The latest call for an end to the prorogation of Parliament came from UK Foreign Office Minister, Mr. Tobias Ellwood, who issued the following statement:

The UK Government views with concern the continued prorogation of Parliament by His Excellency President Ramotar and calls for its earliest possible resumption. Parliament is required by Guyana’s Constitution and the Commonwealth Charter, it provides the necessary checks and balances and enables citizens’ voices to be heard.  The suspension of Parliament therefore means that an essential element of a functioning democracy has been put on hold…

We also continue to have concerns that there have been no local elections for over 20 years, which is also contrary to the democratic principles of the Commonwealth Charter and Guyana’s own Constitution…

The UK calls on all stakeholders to seek solutions to the political and socio-economic challenges facing Guyana so that the country can develop in a fair, democratic and equitable way.

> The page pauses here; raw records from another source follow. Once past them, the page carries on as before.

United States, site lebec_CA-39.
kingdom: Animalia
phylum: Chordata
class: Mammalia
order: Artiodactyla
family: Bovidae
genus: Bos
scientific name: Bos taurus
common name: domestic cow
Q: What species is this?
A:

 Holding local government elections

At the local government level, for 17 years citizens have not been able to exercise their democratic right of electing those who they wish to manage the affairs of their communities on their behalf. This is despite the constitutional requirement which specifies that local government is a vital aspect of democracy and shall be organized so as to involve as many people as possible in the task of managing and developing the communities in which they live. Earlier in the year, there were persistent calls from the political Opposition, civil society and the international community for the holding of local government elections. These were last held in 1994 and are required by law to take place every three years. The Assembly had also approved of an amendment to the related legislation to provide for the holding of elections by 1 August 2014. However, the President is yet to assent the related Bill.

Concerned about the state of local democracy in Guyana, the ABC countries (USA, Britain and Canada), along with a number of civil society organizations issued a joint statement on the matter. The statement noted that international development agencies have long recognised the tangible benefits of local democracy going far beyond the act of casting a vote, and that elections would bring “much needed reinvigoration into local government entities”. It further stated that “Effective and efficient public administration coupled with healthy local governance can drive development efforts. Local government institutions bring government closer to the people, fostering greater inclusion, civic responsibility, empowerment and participation…. It is only when people have transparent and accountable institutions at all levels of government – national, regional, and local, will they have confidence in their future”. One recalls the “feral blast” on the former US Ambassador Brendt Hardt at his farewell function after he had spoken on another occasion against the Administration’s failure to hold local government elections. Detailing the different reasons the President had given for not having the elections each time he spoke on the issue, the Ambassador asserted that the President cannot be “an inconsistent defender of the constitution”. The Ambassador had spoken the truth regardless of how painful and inconvenient it was for those in authority.

The Administration had also disbanded many of local democratic councils and replaced them with interim management committees, comprising handpicked individuals. There is overwhelming evidence of a lack of accountability in respect of these councils. The six municipalities have not had audited accounts for on average 15 years while 52 of the 65 Neighbourhood Democratic Councils (NDCs) did not have audited accounts for the last five years. A total of 18 NDCs have also not produced audited accounts since they were established in 1994.